One consequence of this evolution is that the customer personae derived through segmentation analysis are finally evolving beyond their two-dimensional existence in the Flatland of Excel pivot tables.
In this article, we’ll take a look at the ways clustering goes beyond more basic segmentation approaches. We’ll also detail advanced approaches to implement customer segmentation clustering in your marketing technology stack.
Here’s what we’ll cover:
The Limits of Basic Segmentation Approaches With Excel
This is the most important difference between basic segmentation and segmentation using clustering:
- In basic segmentation, you already know which dimensions you want to segment on, whereas,
- In segmentation with clustering, you want the algorithm to tell you which dimensions in your data are more important than others.
In my personal experience, I’ve found deriving segments from our highly structured customer relationship management (CRM) data to be fairly easy using pivot tables. This is because dimensions in our CRM data are pre-standardized to ease segmentation analysis.
But what about less structured data sets?
While we have good methodologies in place for understanding customers, understanding the behavior of visitors to our website is much more complex.
In the realm of web analytics, we lack the usual standardized dimensions for business size, number of employees etc.
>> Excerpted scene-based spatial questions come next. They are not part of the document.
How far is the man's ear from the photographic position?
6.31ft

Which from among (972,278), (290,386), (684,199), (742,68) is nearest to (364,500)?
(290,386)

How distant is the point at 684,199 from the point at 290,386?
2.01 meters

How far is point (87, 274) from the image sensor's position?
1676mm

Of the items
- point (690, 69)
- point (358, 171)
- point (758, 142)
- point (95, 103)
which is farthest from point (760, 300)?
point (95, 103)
Instead, we have to develop segments that factor in dozens of KPIs related to bounce rate, click through and conversion rates, time on page etc. We haven’t been able to do this with pivot tables.
Site visitors thus remain much more of an unknown “X” for us than actual customers, because we don’t always know in advance which KPIs are the most important.
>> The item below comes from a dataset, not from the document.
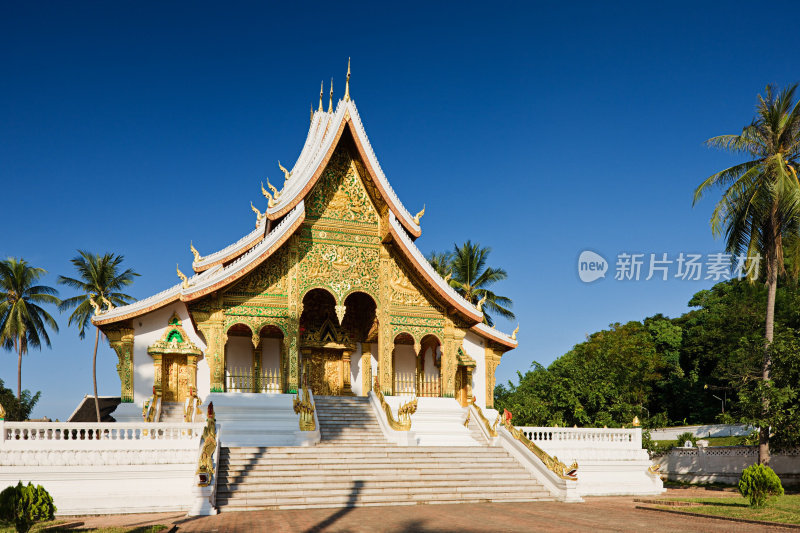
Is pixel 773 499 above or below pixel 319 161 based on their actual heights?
below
Clustering comes into play in such situations as this then, when:
- You don’t want to assume at the outset which dimensions are most important
- You have too many dimensions to build simple, 2D segments, e.g., “manufacturers with < 250 employees” or “single mothers with > $100,000 in annual income.”
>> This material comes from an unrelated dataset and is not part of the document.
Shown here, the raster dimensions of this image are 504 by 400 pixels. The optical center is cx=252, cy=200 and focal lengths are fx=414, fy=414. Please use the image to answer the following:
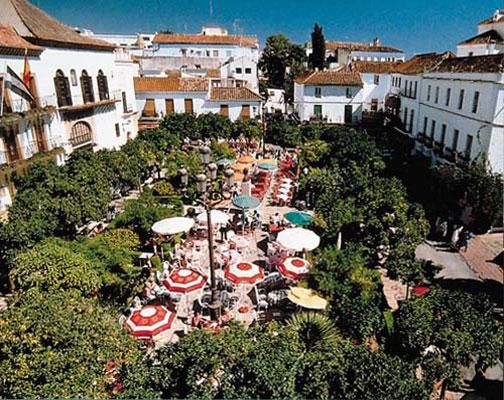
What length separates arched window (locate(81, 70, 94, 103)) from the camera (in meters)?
18.2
How Clustering for Customer Segmentation Works
So what is clustering? Robert Moreira, senior product manager for machine learning, deep learning and cognitive computing at SAS (a leading developer of solutions for business analytics), explains:
“Clustering algorithms use mathematical techniques to separate data points using a distance-based approach (looking at the distance within the data space between the two points) or a density-based approach (looking at how densely packed the data points are within the data space).”
In other words, clustering algorithms can segment, or cluster, your data for you. As Moreira explains, the algorithms output “groups that are homogeneous within themselves but very different from each other.”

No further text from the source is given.